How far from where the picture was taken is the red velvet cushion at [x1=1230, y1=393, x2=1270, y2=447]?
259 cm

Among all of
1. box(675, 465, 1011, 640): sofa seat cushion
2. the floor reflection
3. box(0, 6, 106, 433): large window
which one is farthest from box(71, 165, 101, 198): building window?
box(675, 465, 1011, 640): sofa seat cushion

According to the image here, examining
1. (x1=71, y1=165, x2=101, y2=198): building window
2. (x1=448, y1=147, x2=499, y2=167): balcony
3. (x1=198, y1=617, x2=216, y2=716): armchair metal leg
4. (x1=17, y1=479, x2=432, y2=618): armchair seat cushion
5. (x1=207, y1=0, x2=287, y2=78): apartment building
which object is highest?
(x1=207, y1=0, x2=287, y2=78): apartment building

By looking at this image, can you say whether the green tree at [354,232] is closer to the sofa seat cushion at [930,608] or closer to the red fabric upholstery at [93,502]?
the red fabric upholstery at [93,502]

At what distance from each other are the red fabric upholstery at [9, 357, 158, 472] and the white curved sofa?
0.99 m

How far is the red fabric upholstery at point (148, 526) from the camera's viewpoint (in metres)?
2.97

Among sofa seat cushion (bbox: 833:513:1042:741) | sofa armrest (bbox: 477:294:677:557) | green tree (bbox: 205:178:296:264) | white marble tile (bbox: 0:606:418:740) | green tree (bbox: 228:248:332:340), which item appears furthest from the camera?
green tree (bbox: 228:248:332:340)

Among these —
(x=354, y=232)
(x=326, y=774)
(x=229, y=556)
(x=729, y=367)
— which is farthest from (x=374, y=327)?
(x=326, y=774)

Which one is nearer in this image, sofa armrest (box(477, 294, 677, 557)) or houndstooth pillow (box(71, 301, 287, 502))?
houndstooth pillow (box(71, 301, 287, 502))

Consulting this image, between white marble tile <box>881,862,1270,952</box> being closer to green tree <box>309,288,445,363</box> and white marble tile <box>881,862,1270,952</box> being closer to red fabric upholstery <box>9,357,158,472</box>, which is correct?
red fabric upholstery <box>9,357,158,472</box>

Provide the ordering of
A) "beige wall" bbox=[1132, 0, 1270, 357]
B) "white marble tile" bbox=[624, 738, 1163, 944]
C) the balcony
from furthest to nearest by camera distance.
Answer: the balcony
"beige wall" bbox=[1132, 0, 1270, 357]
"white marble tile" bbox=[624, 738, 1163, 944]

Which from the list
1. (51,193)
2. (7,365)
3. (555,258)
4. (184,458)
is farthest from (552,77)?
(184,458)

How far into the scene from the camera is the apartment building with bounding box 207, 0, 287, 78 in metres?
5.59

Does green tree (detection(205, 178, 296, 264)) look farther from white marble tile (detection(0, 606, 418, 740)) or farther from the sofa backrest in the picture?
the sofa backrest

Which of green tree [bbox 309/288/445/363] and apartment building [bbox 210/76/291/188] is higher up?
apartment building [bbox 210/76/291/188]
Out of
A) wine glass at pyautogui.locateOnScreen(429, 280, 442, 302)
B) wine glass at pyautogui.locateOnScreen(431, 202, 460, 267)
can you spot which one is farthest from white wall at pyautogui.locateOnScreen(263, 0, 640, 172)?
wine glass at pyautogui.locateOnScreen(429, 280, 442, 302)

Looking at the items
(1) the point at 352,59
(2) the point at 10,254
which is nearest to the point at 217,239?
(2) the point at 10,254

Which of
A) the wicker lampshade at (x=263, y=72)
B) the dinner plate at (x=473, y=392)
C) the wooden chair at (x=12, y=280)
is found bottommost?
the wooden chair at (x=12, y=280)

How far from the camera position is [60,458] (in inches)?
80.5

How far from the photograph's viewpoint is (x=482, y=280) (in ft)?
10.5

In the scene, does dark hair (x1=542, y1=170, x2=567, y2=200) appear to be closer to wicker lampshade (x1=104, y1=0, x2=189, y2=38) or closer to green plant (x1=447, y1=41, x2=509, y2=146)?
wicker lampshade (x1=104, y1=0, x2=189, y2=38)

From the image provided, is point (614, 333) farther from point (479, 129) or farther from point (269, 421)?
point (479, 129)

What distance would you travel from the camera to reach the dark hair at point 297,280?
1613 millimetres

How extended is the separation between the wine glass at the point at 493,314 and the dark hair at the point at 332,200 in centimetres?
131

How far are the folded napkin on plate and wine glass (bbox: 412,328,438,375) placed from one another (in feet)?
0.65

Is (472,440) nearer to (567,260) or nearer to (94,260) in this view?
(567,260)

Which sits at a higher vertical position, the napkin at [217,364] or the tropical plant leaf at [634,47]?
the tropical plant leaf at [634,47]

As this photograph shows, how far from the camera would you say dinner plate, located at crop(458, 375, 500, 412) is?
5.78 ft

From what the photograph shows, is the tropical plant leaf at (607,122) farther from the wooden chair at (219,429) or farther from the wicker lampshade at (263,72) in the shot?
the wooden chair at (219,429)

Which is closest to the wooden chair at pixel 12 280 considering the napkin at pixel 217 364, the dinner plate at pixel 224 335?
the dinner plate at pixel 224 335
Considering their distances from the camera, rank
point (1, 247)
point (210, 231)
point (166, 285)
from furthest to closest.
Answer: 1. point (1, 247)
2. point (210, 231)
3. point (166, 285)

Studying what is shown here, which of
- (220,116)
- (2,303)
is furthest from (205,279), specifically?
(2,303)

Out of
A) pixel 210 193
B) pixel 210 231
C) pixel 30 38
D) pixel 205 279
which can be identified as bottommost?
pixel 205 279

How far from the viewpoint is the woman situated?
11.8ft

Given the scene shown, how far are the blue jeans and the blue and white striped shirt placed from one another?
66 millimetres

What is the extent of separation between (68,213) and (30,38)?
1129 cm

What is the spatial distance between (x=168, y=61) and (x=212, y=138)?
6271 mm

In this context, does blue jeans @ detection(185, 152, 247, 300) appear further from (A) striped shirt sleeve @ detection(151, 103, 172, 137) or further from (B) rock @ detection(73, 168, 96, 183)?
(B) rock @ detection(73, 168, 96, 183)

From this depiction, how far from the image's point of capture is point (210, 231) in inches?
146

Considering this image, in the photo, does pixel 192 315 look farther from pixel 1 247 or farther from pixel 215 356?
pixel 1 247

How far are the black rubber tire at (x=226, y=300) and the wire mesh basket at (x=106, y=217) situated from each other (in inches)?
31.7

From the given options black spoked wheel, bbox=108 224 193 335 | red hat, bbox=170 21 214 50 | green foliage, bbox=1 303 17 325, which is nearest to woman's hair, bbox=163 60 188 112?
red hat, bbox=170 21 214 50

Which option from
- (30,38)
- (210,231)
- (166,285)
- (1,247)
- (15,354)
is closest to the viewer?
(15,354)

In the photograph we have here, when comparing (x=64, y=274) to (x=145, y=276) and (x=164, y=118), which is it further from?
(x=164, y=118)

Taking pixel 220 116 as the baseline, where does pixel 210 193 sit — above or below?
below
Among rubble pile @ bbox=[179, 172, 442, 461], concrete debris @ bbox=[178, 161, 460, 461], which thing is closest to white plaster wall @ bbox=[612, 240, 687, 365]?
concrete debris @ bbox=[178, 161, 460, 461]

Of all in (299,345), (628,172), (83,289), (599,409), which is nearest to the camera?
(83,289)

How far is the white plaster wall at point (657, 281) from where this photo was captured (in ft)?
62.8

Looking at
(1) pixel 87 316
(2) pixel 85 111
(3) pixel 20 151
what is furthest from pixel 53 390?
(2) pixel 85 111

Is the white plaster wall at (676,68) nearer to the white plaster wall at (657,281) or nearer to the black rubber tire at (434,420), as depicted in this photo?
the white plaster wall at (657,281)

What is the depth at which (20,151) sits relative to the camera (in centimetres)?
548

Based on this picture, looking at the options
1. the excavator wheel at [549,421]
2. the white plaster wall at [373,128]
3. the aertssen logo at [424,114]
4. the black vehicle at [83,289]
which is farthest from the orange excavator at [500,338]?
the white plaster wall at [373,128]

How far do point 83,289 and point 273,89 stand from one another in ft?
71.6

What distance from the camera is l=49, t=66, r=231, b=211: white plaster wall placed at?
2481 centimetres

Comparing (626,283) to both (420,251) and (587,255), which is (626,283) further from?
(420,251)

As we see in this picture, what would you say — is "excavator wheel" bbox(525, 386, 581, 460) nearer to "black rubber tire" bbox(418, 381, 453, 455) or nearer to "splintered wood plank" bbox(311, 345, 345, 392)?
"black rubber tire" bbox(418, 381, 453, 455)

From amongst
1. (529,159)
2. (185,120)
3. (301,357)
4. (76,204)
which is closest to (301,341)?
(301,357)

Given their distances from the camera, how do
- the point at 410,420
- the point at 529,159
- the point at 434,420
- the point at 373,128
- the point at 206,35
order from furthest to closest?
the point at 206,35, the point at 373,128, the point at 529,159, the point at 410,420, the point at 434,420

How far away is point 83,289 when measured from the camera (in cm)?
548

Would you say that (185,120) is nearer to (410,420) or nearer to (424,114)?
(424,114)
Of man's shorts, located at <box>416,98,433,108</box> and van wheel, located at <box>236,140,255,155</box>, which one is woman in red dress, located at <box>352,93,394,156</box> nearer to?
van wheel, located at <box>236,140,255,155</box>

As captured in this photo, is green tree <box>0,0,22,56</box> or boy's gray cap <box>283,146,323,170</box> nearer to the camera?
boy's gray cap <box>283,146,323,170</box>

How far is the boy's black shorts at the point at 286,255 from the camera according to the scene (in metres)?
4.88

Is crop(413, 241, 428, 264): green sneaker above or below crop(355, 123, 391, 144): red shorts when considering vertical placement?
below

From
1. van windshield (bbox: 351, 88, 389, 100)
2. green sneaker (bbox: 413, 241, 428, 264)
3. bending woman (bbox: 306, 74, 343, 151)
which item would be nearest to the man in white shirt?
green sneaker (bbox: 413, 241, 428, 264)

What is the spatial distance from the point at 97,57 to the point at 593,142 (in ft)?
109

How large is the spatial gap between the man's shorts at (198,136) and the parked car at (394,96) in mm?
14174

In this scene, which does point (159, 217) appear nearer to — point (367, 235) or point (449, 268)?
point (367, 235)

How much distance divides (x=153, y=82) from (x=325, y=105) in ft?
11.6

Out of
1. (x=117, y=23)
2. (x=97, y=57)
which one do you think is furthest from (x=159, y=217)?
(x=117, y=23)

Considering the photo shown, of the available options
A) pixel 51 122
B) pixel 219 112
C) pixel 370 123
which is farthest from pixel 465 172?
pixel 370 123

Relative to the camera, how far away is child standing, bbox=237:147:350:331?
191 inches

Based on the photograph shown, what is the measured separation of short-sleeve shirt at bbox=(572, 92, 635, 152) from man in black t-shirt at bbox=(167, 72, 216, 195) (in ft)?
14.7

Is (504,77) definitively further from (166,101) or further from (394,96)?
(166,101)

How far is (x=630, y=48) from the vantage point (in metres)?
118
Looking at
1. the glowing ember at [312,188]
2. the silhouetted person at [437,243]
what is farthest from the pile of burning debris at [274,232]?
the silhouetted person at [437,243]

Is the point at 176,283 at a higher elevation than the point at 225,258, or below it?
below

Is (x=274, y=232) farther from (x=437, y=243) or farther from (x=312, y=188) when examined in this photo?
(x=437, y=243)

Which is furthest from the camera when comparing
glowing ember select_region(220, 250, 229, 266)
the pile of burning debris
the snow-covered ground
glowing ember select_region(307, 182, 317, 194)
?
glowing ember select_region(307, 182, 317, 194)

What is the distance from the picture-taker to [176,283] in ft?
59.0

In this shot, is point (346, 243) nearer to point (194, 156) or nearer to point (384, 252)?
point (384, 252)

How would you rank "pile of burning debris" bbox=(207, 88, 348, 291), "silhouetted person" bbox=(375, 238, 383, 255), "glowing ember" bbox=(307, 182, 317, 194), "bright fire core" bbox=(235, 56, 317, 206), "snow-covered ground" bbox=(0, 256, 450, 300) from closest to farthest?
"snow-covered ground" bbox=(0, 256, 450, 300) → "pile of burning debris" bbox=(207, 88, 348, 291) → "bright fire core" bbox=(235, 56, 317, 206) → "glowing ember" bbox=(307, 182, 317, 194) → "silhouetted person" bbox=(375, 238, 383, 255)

########

§ **What you need to do**
Reproduce word for word the stretch of the material from the line containing "Is (x=274, y=232)" through the end of the material.

§ **Exercise response**
Is (x=274, y=232) farther from (x=437, y=243) or farther from (x=312, y=188) when examined in this photo?
(x=437, y=243)

Which is furthest from the camera when comparing
glowing ember select_region(220, 250, 229, 266)
the pile of burning debris
the snow-covered ground
glowing ember select_region(307, 182, 317, 194)
?
glowing ember select_region(307, 182, 317, 194)

What is the distance from the picture-taker to [176,283] in ft?
59.0

In this shot, is point (346, 243) nearer to point (194, 156) or nearer to point (384, 252)?
point (384, 252)

How would you rank "pile of burning debris" bbox=(207, 88, 348, 291), "silhouetted person" bbox=(375, 238, 383, 255), "glowing ember" bbox=(307, 182, 317, 194), "bright fire core" bbox=(235, 56, 317, 206), "snow-covered ground" bbox=(0, 256, 450, 300) from closest to farthest?
"snow-covered ground" bbox=(0, 256, 450, 300) → "pile of burning debris" bbox=(207, 88, 348, 291) → "bright fire core" bbox=(235, 56, 317, 206) → "glowing ember" bbox=(307, 182, 317, 194) → "silhouetted person" bbox=(375, 238, 383, 255)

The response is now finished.